6:30 a.m. opening means Penha Electronics catches the first wave
Penha Electronics sits airside at Princess Juliana International Airport and runs from 6:30 a.m. to 7:00 p.m., so it covers almost all outbound bank departures. It’s a duty free setup, so bigger-ticket items like headphones, travel adapters, and small gadgets are where you get the real value compared with landside prices on St. Maarten.
This is a straight electronics counter, not a general Penha perfume shop, so expect shelves of chargers, cables, power banks, and headphones more than cosmetics. Stock leans to travel basics: think USB-C cords, universal plug adapters for Europe and the US, and over-ear or in-ear headphones that beat the tinny freebies some airlines still hand out.
Prices run below downtown tourist shops thanks to the duty free setup, but they’re not rock-bottom; a mid-range pair of headphones can still hit $60–$120 and name-brand chargers often sit in the $20–$40 bracket. You’re paying to fix a problem before boarding, not to build a home theater.
Selection tends to skew to current phone standards, so you’ll usually find Lightning and USB-C cables on the rack, while older micro-USB options are thinner.
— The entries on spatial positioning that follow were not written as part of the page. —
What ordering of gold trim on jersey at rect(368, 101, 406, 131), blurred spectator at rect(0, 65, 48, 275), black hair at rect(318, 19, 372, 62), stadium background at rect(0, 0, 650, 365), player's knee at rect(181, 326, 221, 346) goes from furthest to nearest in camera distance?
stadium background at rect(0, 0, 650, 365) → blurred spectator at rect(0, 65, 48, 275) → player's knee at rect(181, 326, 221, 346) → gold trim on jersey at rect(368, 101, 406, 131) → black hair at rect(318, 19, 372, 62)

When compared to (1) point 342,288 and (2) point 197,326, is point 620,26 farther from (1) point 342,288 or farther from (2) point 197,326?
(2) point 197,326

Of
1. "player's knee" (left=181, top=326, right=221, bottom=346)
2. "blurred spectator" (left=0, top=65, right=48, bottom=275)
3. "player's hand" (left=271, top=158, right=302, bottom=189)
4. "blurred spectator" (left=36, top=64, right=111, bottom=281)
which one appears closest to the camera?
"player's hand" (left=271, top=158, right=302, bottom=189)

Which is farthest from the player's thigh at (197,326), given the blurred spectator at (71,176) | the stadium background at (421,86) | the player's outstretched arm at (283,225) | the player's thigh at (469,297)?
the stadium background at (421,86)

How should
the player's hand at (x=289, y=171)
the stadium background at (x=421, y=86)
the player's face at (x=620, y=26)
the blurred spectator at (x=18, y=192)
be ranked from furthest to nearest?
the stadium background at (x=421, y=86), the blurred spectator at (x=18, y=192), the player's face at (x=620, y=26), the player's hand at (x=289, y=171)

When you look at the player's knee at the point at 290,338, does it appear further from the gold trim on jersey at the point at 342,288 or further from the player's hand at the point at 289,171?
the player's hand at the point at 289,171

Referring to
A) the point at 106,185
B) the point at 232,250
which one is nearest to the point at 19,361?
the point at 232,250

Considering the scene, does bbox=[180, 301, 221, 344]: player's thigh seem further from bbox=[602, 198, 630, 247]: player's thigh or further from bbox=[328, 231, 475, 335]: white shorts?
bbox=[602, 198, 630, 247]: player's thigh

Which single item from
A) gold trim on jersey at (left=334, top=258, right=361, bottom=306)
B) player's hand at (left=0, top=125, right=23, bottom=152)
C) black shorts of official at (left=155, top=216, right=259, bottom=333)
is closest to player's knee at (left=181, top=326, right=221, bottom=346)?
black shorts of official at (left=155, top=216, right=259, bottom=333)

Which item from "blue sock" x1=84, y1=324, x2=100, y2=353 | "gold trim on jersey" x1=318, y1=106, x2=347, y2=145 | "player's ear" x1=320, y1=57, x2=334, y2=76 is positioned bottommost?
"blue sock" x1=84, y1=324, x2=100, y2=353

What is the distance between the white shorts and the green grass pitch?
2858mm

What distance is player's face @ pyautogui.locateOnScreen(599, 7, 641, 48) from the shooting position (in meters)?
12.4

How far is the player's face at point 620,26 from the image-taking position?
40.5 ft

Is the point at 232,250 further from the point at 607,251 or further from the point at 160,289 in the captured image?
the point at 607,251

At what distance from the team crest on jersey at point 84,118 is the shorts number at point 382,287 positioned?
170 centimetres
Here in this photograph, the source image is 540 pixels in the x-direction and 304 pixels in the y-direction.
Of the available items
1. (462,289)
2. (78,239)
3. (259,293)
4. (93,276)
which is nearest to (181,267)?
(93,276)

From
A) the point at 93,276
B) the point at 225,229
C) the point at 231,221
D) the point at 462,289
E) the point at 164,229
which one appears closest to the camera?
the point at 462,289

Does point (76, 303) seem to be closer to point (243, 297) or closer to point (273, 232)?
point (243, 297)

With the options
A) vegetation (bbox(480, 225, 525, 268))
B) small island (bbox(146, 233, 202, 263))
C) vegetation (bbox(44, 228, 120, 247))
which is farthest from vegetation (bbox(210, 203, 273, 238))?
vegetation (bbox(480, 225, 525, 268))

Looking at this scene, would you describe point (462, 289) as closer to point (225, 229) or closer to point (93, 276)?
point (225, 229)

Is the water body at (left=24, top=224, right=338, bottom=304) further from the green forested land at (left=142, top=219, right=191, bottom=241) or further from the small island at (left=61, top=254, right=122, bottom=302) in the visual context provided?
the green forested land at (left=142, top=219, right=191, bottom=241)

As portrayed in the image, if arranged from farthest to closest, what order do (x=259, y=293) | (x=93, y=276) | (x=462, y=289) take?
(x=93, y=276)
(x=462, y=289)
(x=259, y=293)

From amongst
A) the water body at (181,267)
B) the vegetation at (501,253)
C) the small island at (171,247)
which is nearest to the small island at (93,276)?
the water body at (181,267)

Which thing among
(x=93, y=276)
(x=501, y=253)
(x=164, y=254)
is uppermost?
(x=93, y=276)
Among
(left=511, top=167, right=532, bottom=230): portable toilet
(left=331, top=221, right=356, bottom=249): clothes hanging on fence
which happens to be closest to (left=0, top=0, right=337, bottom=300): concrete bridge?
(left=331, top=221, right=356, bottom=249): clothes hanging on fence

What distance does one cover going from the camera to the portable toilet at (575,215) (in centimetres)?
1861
If you need something slightly niche, like a multi-port hub or specific laptop charger, assume they won’t have it and plan to pick that up before reaching SXM.
Tip: if you land with a dead phone and a long outbound wait, head to Penha Electronics first, grab a cable or power bank by 7:00 p.m., then hunt for seating near an outlet; plugs near some gates are scarce and go fast once the evening flights start queuing.